▸ What you need to do: Please pick up the blog post about the earthquakes its writer has felt and keep writing it from its final sentence, leaving the lines that come after it aside.

Tuesday, August 23, 2011

I feel the earth move under my feet



Or not. Although it is unusual to experience a magnitude 5.9 earthquake in Richmond, Virginia, it is apparently not unheard of, since that's what just happened.

I was sitting at my desk when the shaking started, and my first thought was that the kids were horsing around in the playroom next door. I was about to yell, "What's going on in there?" when I remembered that they were playing outside. Then I thought it was the spin cycle on the washer, because it had that rhythmic sort of chugga-chugga-CHUGGA quality to it, and I was trying to remember if I had put anything heavy (like a comforter) in that last load. THEN, finally, it dawned on me that it was an earthquake and I was like, 'Holy shit!' and ran outside to see if the kids were okay.

And they were. They are. We're all fine.

This was, by my count, my fifth earthquake. Or fifth that was big enough to really count for something, I guess. I lived in Southern California for seven years, and during that time there were countless little ones, little trembles that made you sort of cock your head like a dog listening for a whistle and go, "Was that...?" before you moved on with your day.

But the ones that I distinctly remember as Events are as follows:

1) Rawlins, Wyoming - I was in fifth grade, so it would have been 1984 or so. My reading group and I are all sitting around the half-moon shaped table, with our teacher sitting in the little cut-out on the flat side. She accuses us all, in turn, of being the naughty kid who is kicking the table hard enough to make it shake. This is tough for us, because in my reading group we are the nerds, the well-behaved Lisa Simpsons of our day, and to be accused of acting out is highly unusual for us. And then we all realize that it's actually an earthquake. (Which is highly unusual for Wyoming.) One of the walls of the school cracked, I remember, making a neat zig-zag right along the fault lines of the mortar between the bricks. Other seismic events that year include my parents' divorce, which I found out about from one of my teachers, when she asked me if I was okay, and I was like, "Yeah. Why?" and she told me. Gotta love a small town. (Or not.)

2) Los Angeles, California - The first of my three L.A. quakes (1999?) comes in the middle of the night, approximately 2 a.m. I wake up disoriented, wondering why my bed is moving one direction and I am moving the other. A couple pictures on my desk fall over and I realize what is going on. I rush out into the hallway where my grad-school roommate has just emerged from her bedroom. We smile goofily at each other and she yells, "Earthquake!" like a soccer announcer yelling, "Goal!" We are strangely giddy, as it's the first one for both of us since moving to Southern California, and it somehow doesn't seem like it's serious enough to warrant panic. A couple small aftershocks keep us awake the rest of the night, but other than that, nothing else really happened.

▸ Data extract:

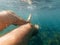 Underwater foot male swimmer on vacation in sea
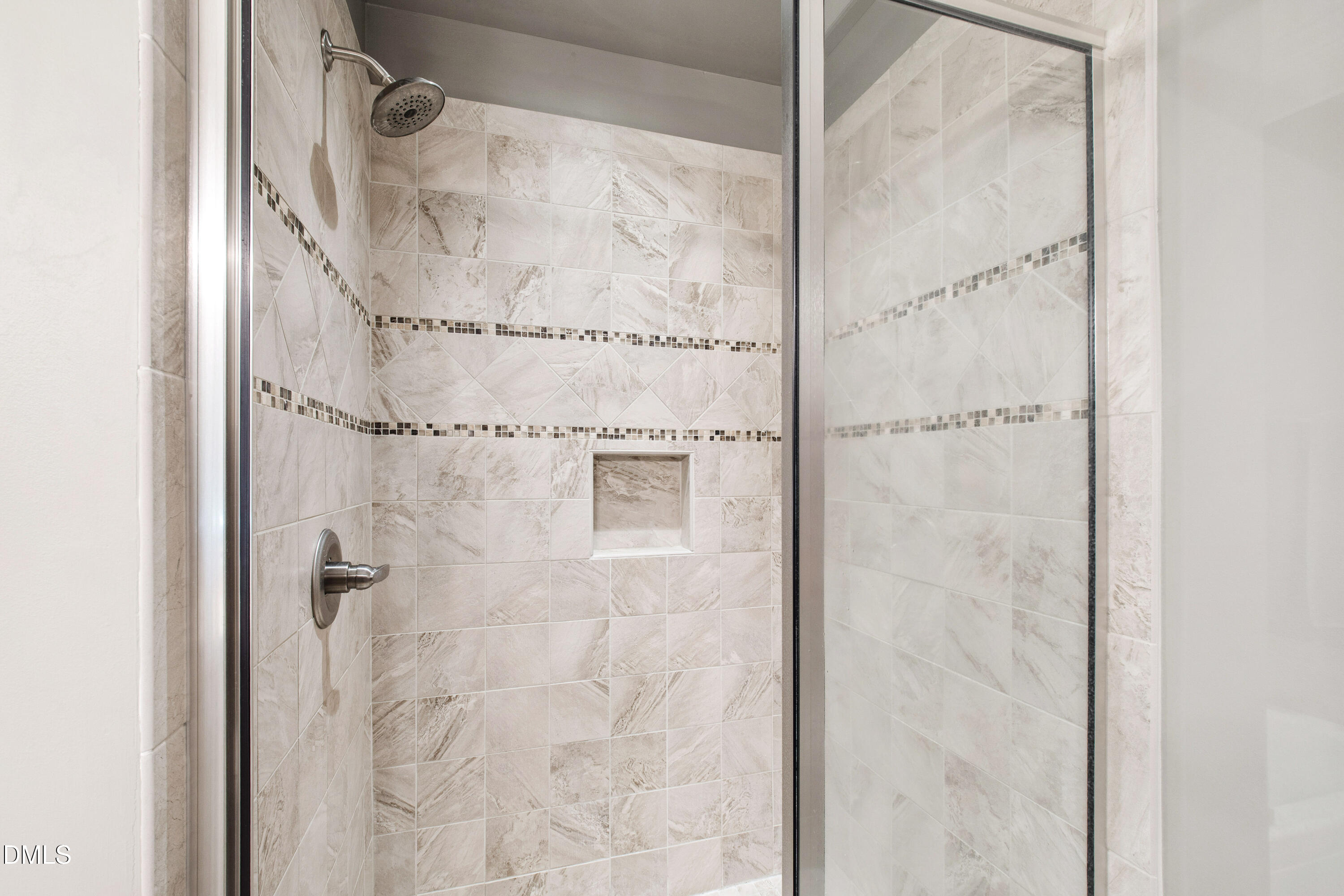 5505 Spring Road Raleigh, NC 27603 - Photo 27 of 41 a bathroom with a glass shower door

▸ Response area:
3) Los Angeles, California - The second quake comes in 2000, during the day, while I am at work at HBO in one of the twin towers of Century City. The entire development team is sitting around the big table in the conference room having a meeting. The NYC branch of HBO has recently merged with the LA branch and all the NY execs have moved out to LA within the last couple months. When the quake hits, every single LA exec is sitting calmly at the table waiting to see how bad it will be, and every single NY exec is underneath the table, freaking out. The building is on rollers and is built to withstand quakes (the tower is triangle-shaped, which apparently helps in quakes because every wall has a stabilizing vertical beam exactly opposite it, whereas a square or rectangular building shakes more), but because we are on the 36th floor, there is a queasy sort of time-delayed swaying sensation happening. Like, the bottom of the building is moving one way, and 30 seconds later the movement ripples up to the top of the building and we sway in the opposite direction. That one went on for a LONG time, but again, it never really seemed like we were in terrible danger. After it stopped, the NY execs took the rest of the day off. The HR department instituted regular earthquake-preparedness drills after that and we all had the chance to purchase an earthquake "kit" at a special discounted price.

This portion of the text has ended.